▶ [Problem requirements] Word for word, restate the records from their first line through the line with "Jasa Legalisir KEMENKUMHAM", both ends included; omit each picture.

▶ [Records to process]
——

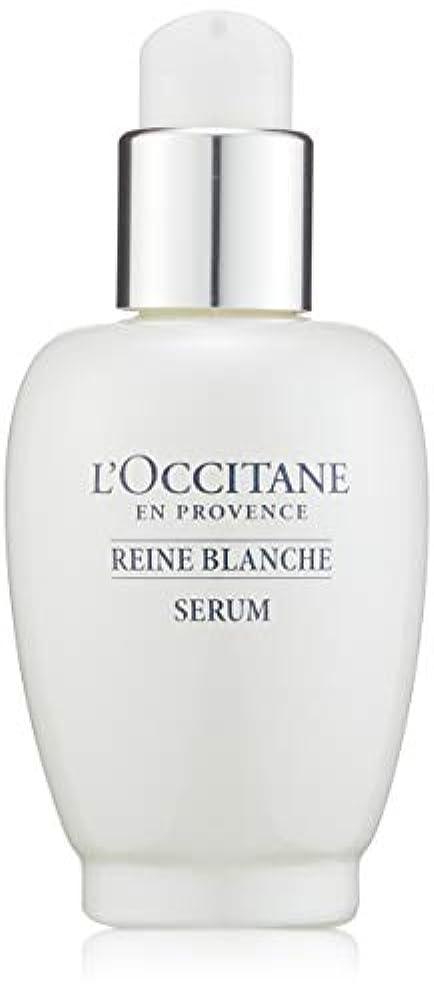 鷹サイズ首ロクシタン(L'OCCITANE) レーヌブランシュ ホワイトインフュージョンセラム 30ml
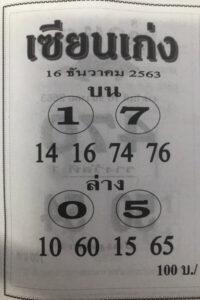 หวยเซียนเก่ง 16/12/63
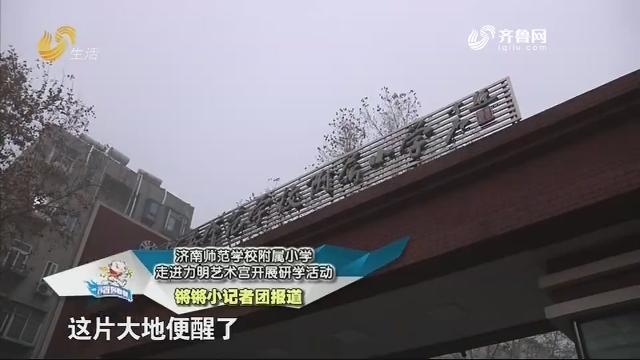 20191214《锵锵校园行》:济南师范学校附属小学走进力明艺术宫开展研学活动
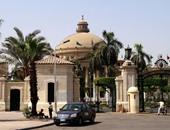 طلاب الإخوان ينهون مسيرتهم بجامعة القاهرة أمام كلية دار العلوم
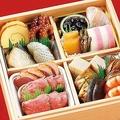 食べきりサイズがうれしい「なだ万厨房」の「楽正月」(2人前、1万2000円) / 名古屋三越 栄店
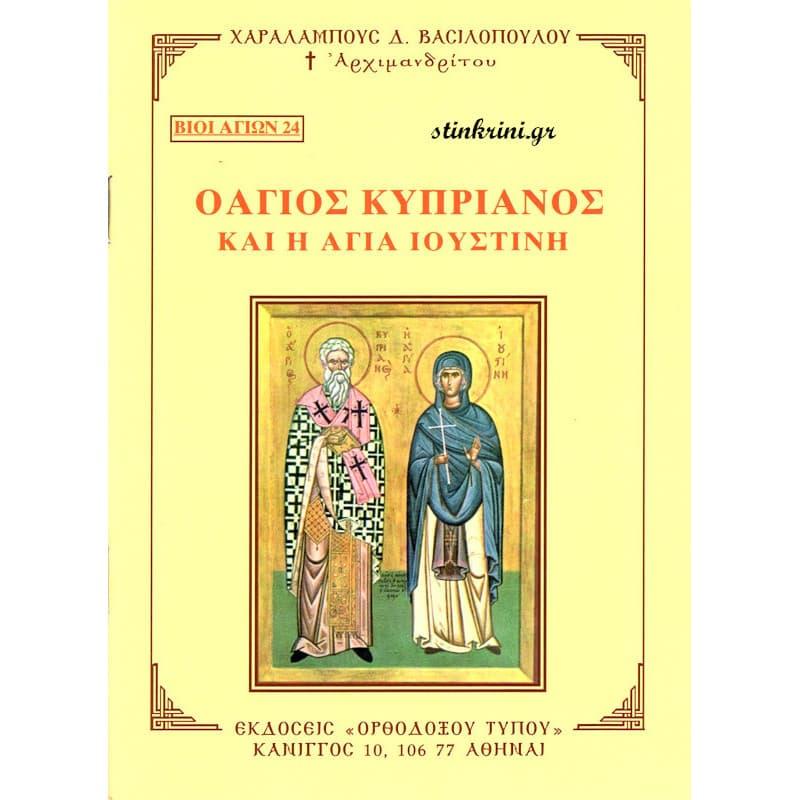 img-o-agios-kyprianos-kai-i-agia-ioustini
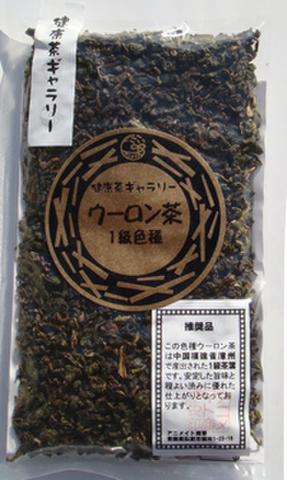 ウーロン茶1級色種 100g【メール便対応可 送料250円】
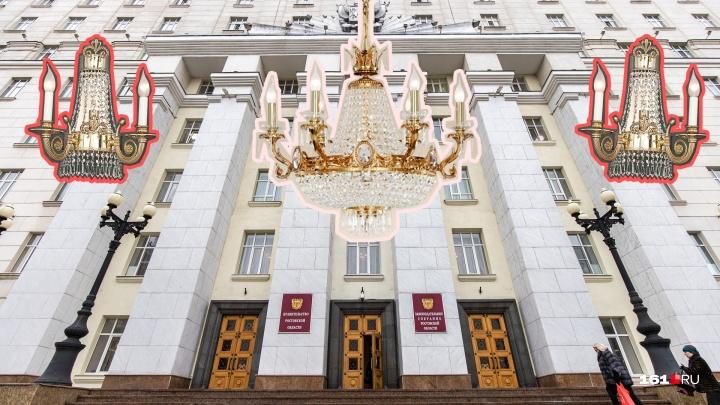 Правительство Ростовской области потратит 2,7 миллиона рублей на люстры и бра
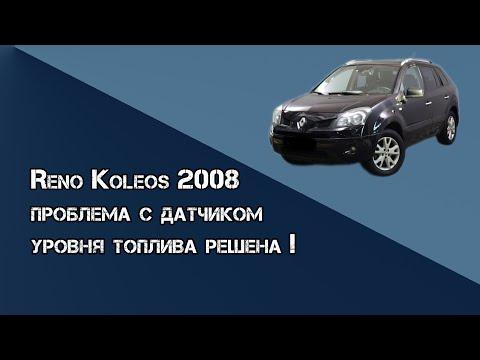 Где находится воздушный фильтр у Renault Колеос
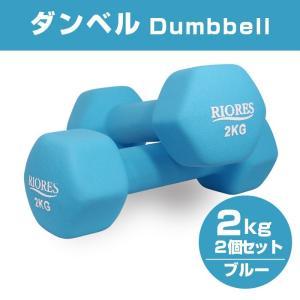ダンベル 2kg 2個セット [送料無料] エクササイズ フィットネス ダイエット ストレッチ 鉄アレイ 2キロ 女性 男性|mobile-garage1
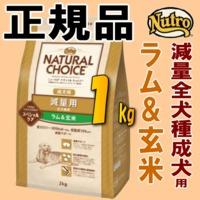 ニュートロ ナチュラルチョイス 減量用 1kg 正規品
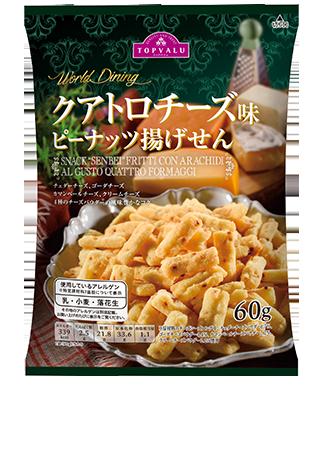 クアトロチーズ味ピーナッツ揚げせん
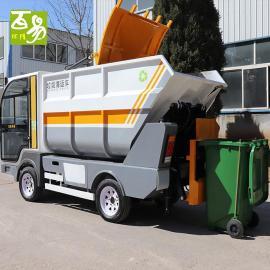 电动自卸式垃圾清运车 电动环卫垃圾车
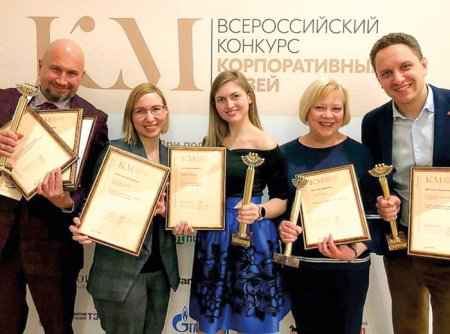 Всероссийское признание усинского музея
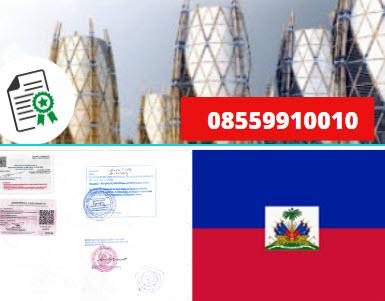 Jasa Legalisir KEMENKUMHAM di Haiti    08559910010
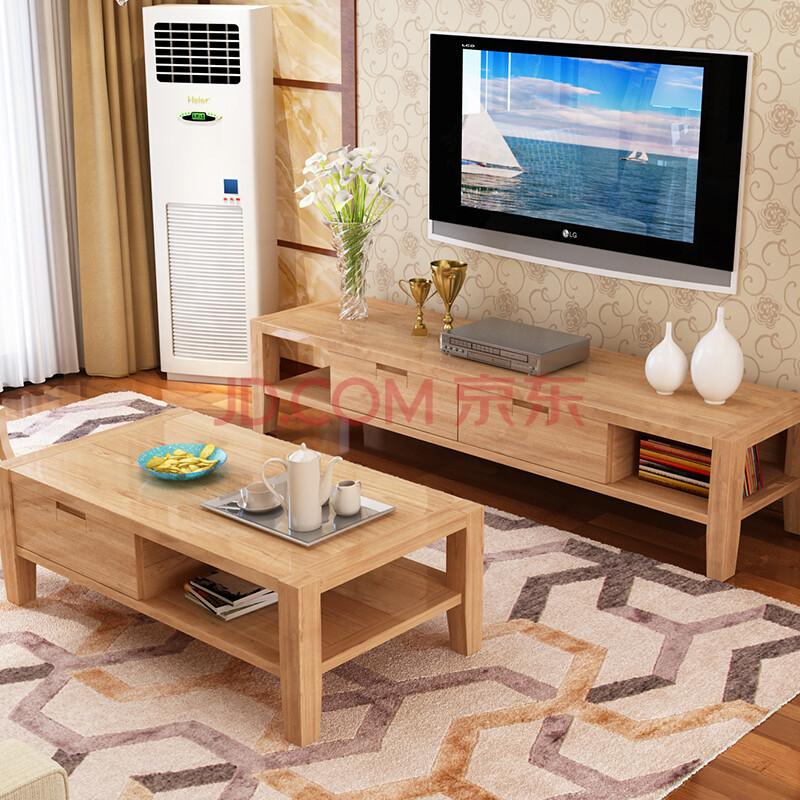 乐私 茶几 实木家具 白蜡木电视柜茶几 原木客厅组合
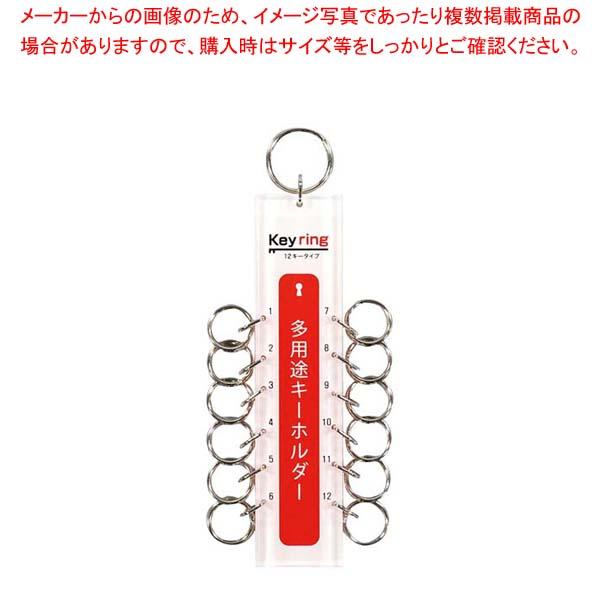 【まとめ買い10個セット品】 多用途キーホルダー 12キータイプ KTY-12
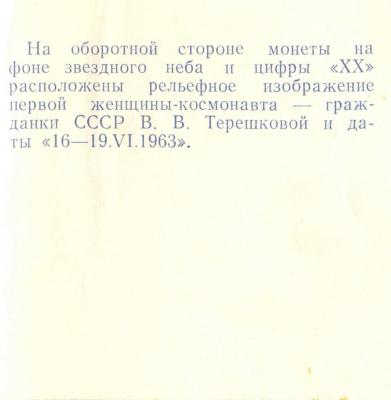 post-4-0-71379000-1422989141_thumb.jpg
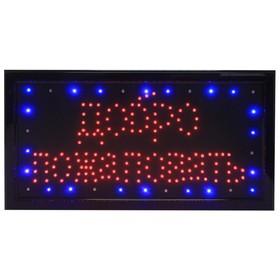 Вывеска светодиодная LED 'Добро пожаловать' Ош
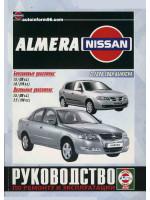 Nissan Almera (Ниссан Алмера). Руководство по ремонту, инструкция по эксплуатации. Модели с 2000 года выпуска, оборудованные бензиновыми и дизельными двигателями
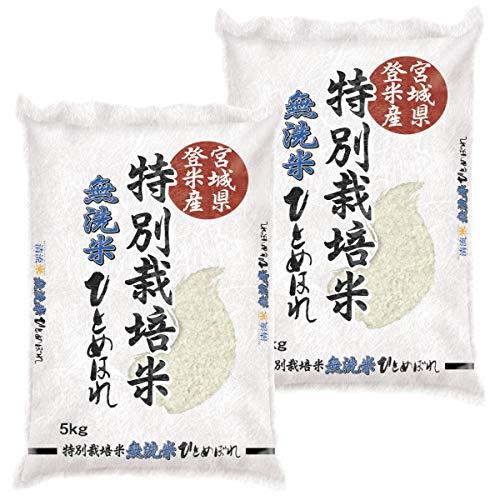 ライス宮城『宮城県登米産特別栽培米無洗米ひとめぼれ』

——

▶ [Exercise result]
 鷹サイズ首ロクシタン(L'OCCITANE) レーヌブランシュ ホワイトインフュージョンセラム 30ml
 หวยเซียนเก่ง 16/12/63
 20191214《锵锵校园行》:济南师范学校附属小学走进力明艺术宫开展研学活动
 طلاب الإخوان ينهون مسيرتهم بجامعة القاهرة أمام كلية دار العلوم
 食べきりサイズがうれしい「なだ万厨房」の「楽正月」(2人前、1万2000円) / 名古屋三越 栄店
 img-o-agios-kyprianos-kai-i-agia-ioustini
 ウーロン茶1級色種 100g【メール便対応可 送料250円】
 Правительство Ростовской области потратит 2,7 миллиона рублей на люстры и бра
 Где находится воздушный фильтр у Renault Колеос
ダンベル 2kg 2個セット [送料無料] エクササイズ フィットネス ダイエット ストレッチ 鉄アレイ 2キロ 女性 男性|mobile-garage1
 ニュートロ ナチュラルチョイス 減量用 1kg 正規品
 クアトロチーズ味ピーナッツ揚げせん
 电动自卸式垃圾清运车 电动环卫垃圾车
 Всероссийское признание усинского музея
 Jasa Legalisir KEMENKUMHAM di Haiti    08559910010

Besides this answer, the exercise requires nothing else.